Double the chocolate, double the fun

What’s better than a Keto chocolate chip cookie? A Keto double chocolate chip cookie. That’s exactly what I’m making today. Big shout out to my friend Ranbir Kapoor (not the actor) who carried the Lily’s chocolate chips for me from the USA. Every since I got my hands on these bad boys I was wondering what to make and this recipe just called out to me. I’ve said before that I’m not the biggest fan of cookies in general though I am warming up to them now. I have made a regular Keto chocolate chip cookie recipe and also a Keto peanut butter cookie recipe which you can check out. Anyway enough jibber jabber, enjoy the recipe.

Substitutes & Information

These cookies are really delicious but as always people are going to have questions about substitutions. So here are my comments.

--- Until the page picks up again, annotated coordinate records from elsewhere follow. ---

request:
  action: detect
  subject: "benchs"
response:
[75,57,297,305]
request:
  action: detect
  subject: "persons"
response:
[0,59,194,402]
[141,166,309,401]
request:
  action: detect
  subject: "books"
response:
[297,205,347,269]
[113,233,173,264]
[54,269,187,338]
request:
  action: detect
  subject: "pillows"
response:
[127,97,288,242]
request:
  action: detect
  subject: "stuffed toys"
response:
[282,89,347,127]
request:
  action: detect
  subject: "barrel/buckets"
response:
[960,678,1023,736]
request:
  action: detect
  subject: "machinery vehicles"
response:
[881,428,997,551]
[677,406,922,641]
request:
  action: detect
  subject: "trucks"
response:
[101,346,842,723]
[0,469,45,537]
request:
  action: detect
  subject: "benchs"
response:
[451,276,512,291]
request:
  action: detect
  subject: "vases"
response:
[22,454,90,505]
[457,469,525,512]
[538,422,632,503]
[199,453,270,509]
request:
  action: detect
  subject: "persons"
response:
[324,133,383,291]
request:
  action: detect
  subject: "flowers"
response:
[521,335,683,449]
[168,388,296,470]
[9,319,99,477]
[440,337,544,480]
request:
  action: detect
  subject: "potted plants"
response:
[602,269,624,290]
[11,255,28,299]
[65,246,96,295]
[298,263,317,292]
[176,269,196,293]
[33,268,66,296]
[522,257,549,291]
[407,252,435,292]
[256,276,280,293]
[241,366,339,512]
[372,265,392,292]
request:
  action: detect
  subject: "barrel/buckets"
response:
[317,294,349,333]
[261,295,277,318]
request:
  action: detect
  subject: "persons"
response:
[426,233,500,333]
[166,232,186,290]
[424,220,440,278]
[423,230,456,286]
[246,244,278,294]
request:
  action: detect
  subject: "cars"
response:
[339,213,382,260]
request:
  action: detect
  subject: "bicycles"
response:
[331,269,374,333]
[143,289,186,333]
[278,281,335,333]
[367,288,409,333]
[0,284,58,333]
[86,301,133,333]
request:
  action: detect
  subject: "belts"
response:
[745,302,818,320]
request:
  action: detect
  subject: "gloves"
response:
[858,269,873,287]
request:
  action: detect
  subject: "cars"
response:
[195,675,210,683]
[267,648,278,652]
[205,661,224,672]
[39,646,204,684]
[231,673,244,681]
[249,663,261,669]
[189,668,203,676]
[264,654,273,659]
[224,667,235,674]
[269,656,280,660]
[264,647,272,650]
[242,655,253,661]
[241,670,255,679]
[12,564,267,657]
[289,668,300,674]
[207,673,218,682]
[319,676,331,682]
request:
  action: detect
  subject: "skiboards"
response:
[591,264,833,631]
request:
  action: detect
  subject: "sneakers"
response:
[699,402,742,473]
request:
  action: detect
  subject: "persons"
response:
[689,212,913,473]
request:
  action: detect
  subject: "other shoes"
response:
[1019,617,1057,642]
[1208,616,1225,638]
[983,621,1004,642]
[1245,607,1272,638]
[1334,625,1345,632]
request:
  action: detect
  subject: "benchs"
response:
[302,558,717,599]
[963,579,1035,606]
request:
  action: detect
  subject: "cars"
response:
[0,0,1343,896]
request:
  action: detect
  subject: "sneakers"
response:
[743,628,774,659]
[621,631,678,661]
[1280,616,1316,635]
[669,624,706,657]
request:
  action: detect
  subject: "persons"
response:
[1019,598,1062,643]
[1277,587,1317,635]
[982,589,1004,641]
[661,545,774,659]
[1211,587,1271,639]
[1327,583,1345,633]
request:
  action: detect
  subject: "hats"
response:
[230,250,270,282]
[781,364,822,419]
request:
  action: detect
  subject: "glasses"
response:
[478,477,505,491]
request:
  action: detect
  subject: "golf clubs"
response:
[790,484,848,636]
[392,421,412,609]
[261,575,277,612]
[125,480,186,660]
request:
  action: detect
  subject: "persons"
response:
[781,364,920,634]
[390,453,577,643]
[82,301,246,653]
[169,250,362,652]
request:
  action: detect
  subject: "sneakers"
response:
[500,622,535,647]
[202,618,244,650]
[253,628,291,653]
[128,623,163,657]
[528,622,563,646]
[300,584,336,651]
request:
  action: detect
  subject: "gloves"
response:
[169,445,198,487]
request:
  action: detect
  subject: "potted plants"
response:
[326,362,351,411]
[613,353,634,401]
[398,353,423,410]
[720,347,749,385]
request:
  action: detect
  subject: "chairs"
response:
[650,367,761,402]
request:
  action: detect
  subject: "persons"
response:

Chocolate – If you can’t find stevia sweetened sugar free chocolate chips then worry not. You can still make these cookies using Lindt 85% which is my staple for recipes. While it does have sugar it will only increase the carb count of this cookie by 1-2g net carbs per serving.

Peanut Butter – If you don’t like, have, or want to use it there are options. Almond butter or any other nut butter will work as a substitute. You can even use 100g of almond flour instead but I do feel having the nut butter contributes to the texture of the cookie.

Butter – This is more of a note than a substitution. I use salted butter that’s why I didn’t add any salt to these cookies. Salt is a really huge factor in bringing out the chocolate flavour so if you are using unsalted butter for this recipe then please throw in a pinch of salt.

Keto double chocolate chip cookies

Nutrition Info (Per serving)

  • Calories: 186
  • Net Carbs: 3g
  • Carbs: 8g
  • Fat: 16g
  • Protein: 7g
  • Fiber: 5g

This recipe makes 10 servings. 1 serving = 1 cookie. Get this recipe on myfitnesspal.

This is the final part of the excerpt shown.